When life gets stressful or when I become exhausted, I try not to put the blame on my medication or my condition. Here’s a summary of the curve balls life threw at me the last few months.
A couple of days after my birthday in late July, my sweet dog Trixie, ran away from home. My heart was completely broken. I felt as if I had lost a child. My ten-year old cried for days and we desperately did everything possible to try to locate her. After being gone for five days, we received a miracle. A neighbor several streets over saw one of our fliers and contacted me. I was so relieved! Someone had found her and had taken her in. I quickly went and picked her up; I was elated to have my baby home.
In the days following her return, I thought the stress of the situation was lingering because I felt as if I was still having an adrenaline dump. Mid August, my son started the 5th grade at a new school. More stress and exhaustion ensued, which led me to stop going to the gym because I was drained and had no motivation. I told myself that once into the second or third week of school, things would return to normal and I would return to the gym. In late August, we adopted another shelter puppy that needed a good home. After having the new pup, Sweetie, for only a couple of days, she bolted out the front door when I was leaving for work. My ten-year old chased her down the street and broke his 5th metatarsal while stepping off the curb. More stress. The pup came back the next morning, thank goodness, but we were just getting started on numerous doctor’s appointments, days of missed school, and playing catch up on classroom assignments. My son was ordered by his doctor to use crutches and to wear a boot for approximately six to eight weeks.
Come middle of September, I was beginning to feel lethargic. I had absolutely no motivation to workout, clean house, go shopping or spend time with friends or family. All I wanted to do was sleep and be myself. Some days I felt like I was going through a minor bout of depression. Again, I believed life circumstances were solely to blame. My yearly thyroid checkup was also due, but I was too tired to even dial the phone and make an appointment. I put it off until the last possible moment.
I finally went to see my awesome Doctor on September 28th. I’ll call her “Dr. K”. I explained to Dr. K how tired I was and all the stress I was under. She asked me if my Armour Thyroid was working for me, which I believed it was. I wasn’t having an abundance of cold spells; only stress and sleepiness, which I blamed on recent events. Dr. K informed me I had gained 10 pounds since I saw her last, and I wasn’t at all surprised. Especially since it had been almost two months since I had been at the gym on a regular basis. Dr. K stated she would run a full panel of blood tests for me. The next day I received my results. I was absolutely SHOCKED.

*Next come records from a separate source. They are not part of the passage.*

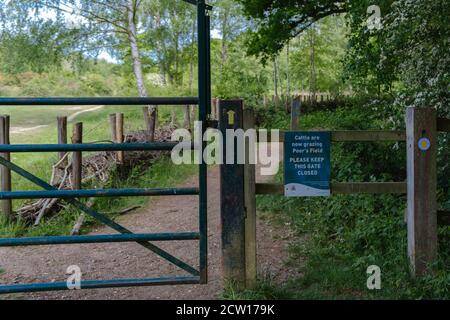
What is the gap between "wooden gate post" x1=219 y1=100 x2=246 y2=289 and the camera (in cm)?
378

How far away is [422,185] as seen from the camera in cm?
404

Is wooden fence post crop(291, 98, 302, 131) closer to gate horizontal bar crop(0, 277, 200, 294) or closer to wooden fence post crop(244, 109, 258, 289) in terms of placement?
wooden fence post crop(244, 109, 258, 289)

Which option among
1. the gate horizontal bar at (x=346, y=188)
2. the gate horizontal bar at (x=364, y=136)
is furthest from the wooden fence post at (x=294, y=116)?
the gate horizontal bar at (x=346, y=188)

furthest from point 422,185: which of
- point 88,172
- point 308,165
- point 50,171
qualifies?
point 50,171

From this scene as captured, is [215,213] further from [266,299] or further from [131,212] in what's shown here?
[266,299]

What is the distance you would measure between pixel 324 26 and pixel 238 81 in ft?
35.1

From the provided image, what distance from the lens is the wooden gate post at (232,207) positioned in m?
3.78

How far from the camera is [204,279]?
386 centimetres

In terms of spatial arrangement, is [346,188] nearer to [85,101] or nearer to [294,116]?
[85,101]

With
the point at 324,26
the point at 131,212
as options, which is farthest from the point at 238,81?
the point at 131,212

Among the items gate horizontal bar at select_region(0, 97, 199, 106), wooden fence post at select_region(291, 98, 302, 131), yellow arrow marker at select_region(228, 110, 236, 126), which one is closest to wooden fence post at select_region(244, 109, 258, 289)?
yellow arrow marker at select_region(228, 110, 236, 126)

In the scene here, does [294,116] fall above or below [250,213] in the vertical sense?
above

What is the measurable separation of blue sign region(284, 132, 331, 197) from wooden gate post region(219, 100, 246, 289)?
411 millimetres

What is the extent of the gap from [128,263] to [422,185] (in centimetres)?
306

My TSH was over 7! I couldn’t believe it! Now it all made sense to me. Maybe life’s circumstances had a little something to do with how I was feeling, but the fact that my TSH was so high, explained a lot to me. I spoke to Dr. K the following week and she arranged to increase my Armour dosage from 120 mg (2 grain) to 135 mg (2.25 grain) daily, immediately.
I have now been on the new dosage for a couple of weeks and I have noticed a slight improvement. My energy has increased a bit and I am feeling a little more like myself. Hopefully, I will notice even more improvement in the upcoming weeks.
Dr. K referred me to an endocrinologist, since she specializes in family practice. She feels more comfortable sending me to a specialist. I received my T4 and T3 results, which have me scratching my head in confusion. My TSH is high, my T4 is low, but I am not understanding why my T3 appears normal. I will see the new “endo” in November. Hopefully he can provide some clarification on these results.
I started seeing Dr. K after my first endocrinologist took an extended leave of absence, or (should we say a mini retirement?) in 2015. I searched within a 50 mile radius for a new endocrinologist, but you wouldn’t believe how hard it is to find a doctor who is willing to prescribe Armour Thyroid. I believe in Armour so much, that I almost completely refuse to ever go back to Levothyroxine, aka Synthroid®. Heck, I would be willing to fly to another state just so I can continue to stay on Armour. It’s just that important to me. Although Dr. K’s specialtity is family medicine, she sees patients with diabetes and thyroid issues. I will continue to see Dr. K for other healthcare needs because she is very attentive and knowledgeable.
Another thing I need to confer with the new doctor about is the results of my white blood cell count (WBC) and my ratio of BUN to creatinine . Dr. K says the ratio of BUN to creatinine may be off due to dehydration. I am trying not to worry about the WBC, but who can blame me, right?
I will keep you all posted on any changes regarding my energy levels and the outcome of my upcoming appointment.